# steering wheel "Locks-up" while turning



## RDRZH (Mar 9, 2007)

I have recently had the privlage of the steering "Locking-up" while making a turn. This almost caused a serious problem, (CRASH). Does anyone know what would make the steering "lock-up"? There has been "creaking" sounds coming from the steering column for some time now. Any help will be much appreciated.
Thanks !!!!!!


----------



## Lbert (Oct 6, 2006)

Chek the level and condition of the steering fluid. Since fluid is cheap, I would first change it and see it helps. If it does not, you are out $6.00.


----------



## crowz (Oct 28, 2006)

Probably the ujoints in the column binding but also could be the theft lock messing up, Id get that fixed before driving it anymore at all.


----------



## bm.reno (Aug 21, 2007)

Check the pump too.


----------



## nelson d (Nov 11, 2006)

*Binding steering*

my 97 was binding on sharp turns, as in not returning to center by itsself, turns out it was the U-Joints on steering shaft under the hood, there are no grease fittings, after much WD-40 it loosened up.


----------



## Mark_Liverpool (Sep 1, 2007)

I've had this problem on a few cars we've had in our place, problems did go as have been suggested above but have had two where the steering would "click" about 2-3 times on a lock to lock rotation, all one rotation apart. The problem was the steering lock had gone gammy and was actually engaging with the steering column! Two ways to rectify:

Expensive: Buy a new/used steering lock/column, different manufacturers sell these seperately or as one piece.

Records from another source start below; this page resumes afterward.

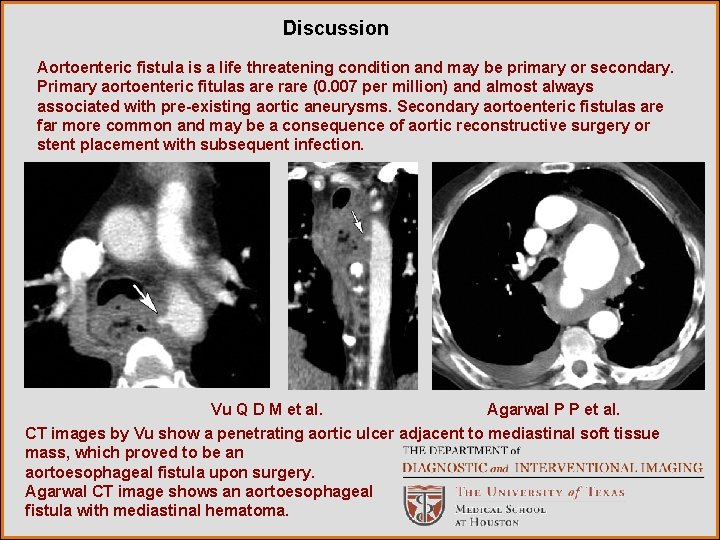 Discussion

Aortoenteric fistula is a life threatening condition and may be primary or secondary. Primary aortoenteric fitulas are rare (0.007 per million) and almost always associated with pre-existing aortic aneurysms. Secondary aortoenteric fistulas are far more common and may be a consequence of aortic reconstructive surgery or stent placement with subsequent infection.

Vu Q D M et al.

Agarwal P P et al.

CT images by Vu show a penetrating aortic ulcer adjacent to mediastinal soft tissue mass, which proved to be an aortoesophageal fistula upon surgery.
Agarwal CT image shows an aortoesophageal fistula with mediastinal hematoma.

THE DEPARTMENT of
DIAGNOSTIC and INTERVENTIONAL IMAGING

THE UNIVERSITY of TEXAS
MEDICAL SCHOOL
AT HOUSTON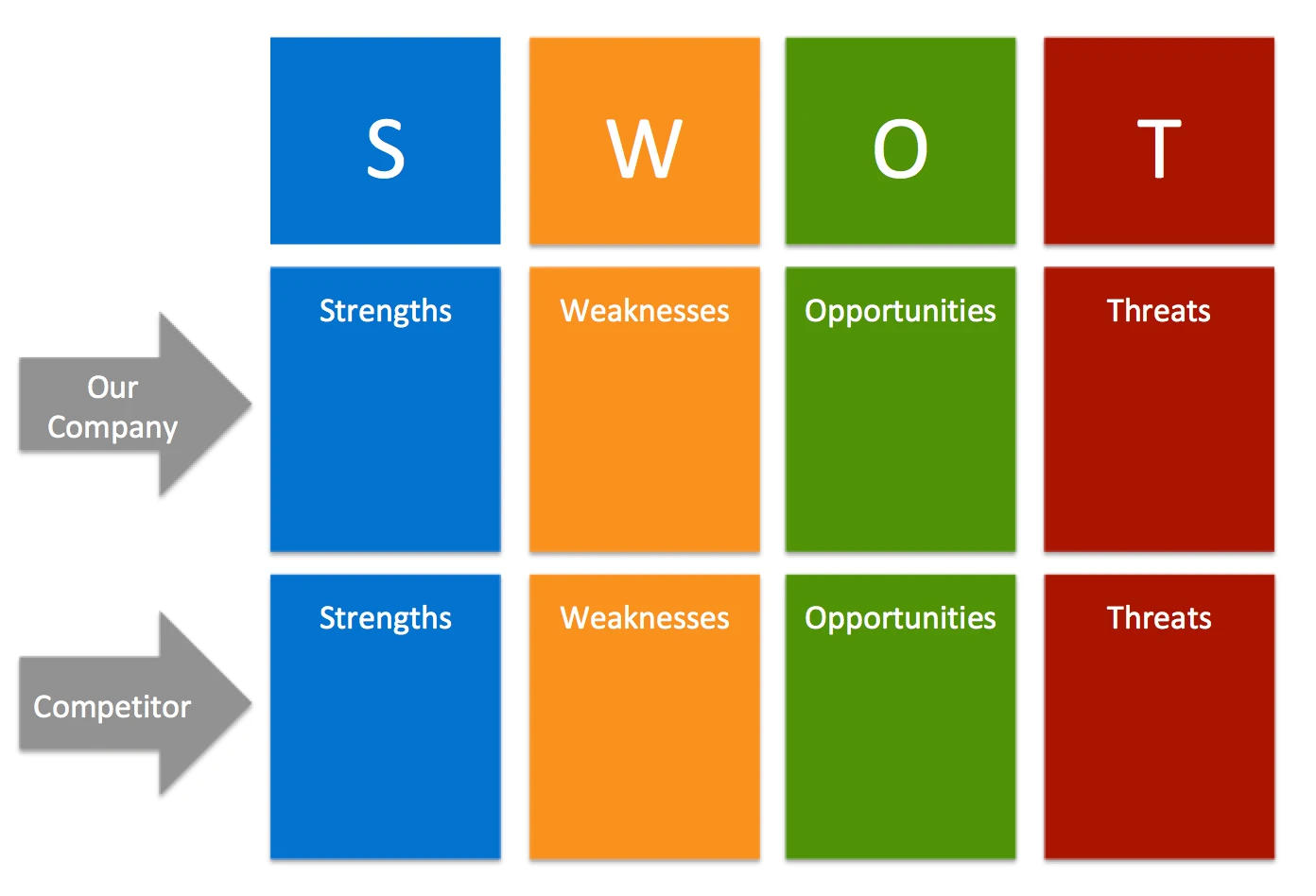 | | S | W | O | T |
|---|---|---|---|---|
| Our Company | Strengths | Weaknesses | Opportunities | Threats |
| Competitor | Strengths | Weaknesses | Opportunities | Threats |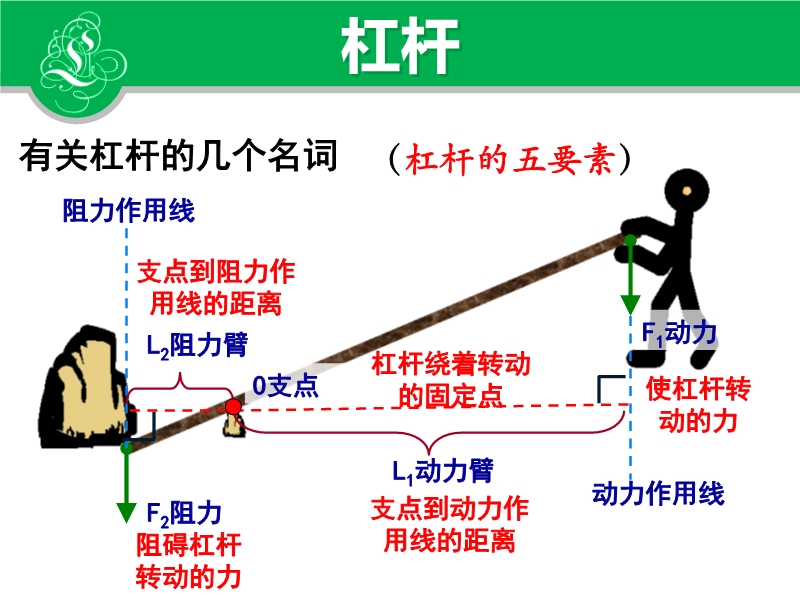 杠杆

有关杠杆的几个名词　（杠杆的五要素）

阻力作用线

支点到阻力作用线的距离

$L_2$阻力臂

0支点

杠杆绕着转动的固定点

$F_1$动力

使杠杆转动的力

$L_1$动力臂

支点到动力作用线的距离

动力作用线

$F_2$阻力
阻碍杠杆转动的力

Cheap: Dismantle the steering column to get the lock out, see if you can get it to retract properly again by greasing, or just grind about half of it off, so it will still engage with the key removed but will clear the column. You can test this without having to put it all back in the car each time.

Hope this helps.

Mark


----------



## JMLawson (Nov 3, 2007)

*Locking Steering column 2007 335i*

Looking for some help. 2007 335i WITHOUT ACTIVE STEERING...steering column locked while driving. Steering column had been "clicking" when making a hard left turn after a right turn. BMW USA says the steering problem is only on cars with ACTIVE steering and can find no problem with the car. Will not replace steering column or lock. I see lots of posts about 2006 330i's locking, some of which had the steering column replaced but cannot tell from posts if cars had Active steering. This car locked on a ridge road in the middle of a hairpin turn..... All comments and help welcome!


----------



## Markt8 (Sep 24, 2007)

Ive had this problem and my anti roll bar had fallen off onto the track rod arms putting a lot of weight on them

Mark


----------



## Eazy-E46 (Jan 29, 2008)

Anyone ever find a fix for this?


----------



## spx921 (Feb 4, 2011)

*Steering wheel Lock Up*

Electronic Steering Wheel Lock Fault

--------------------------------------------------------------------------------

I have the same problem as of 2/3/2011 on a 325i 2006. I spoke to BMW and they state they have "NO RECALLS" unless issued by NHTSA. My suggestion is that everyone that has had this problem file a complaint ASAP under "STEERING" with the NHTSA making sure you have your VIN#. Please file your complaint with the NHTSA: https://www-odi.nhtsa.dot.gov/ivoq/ The more complaints, the more likely this issue would be investigated and BMW would be forced to deal with it.


----------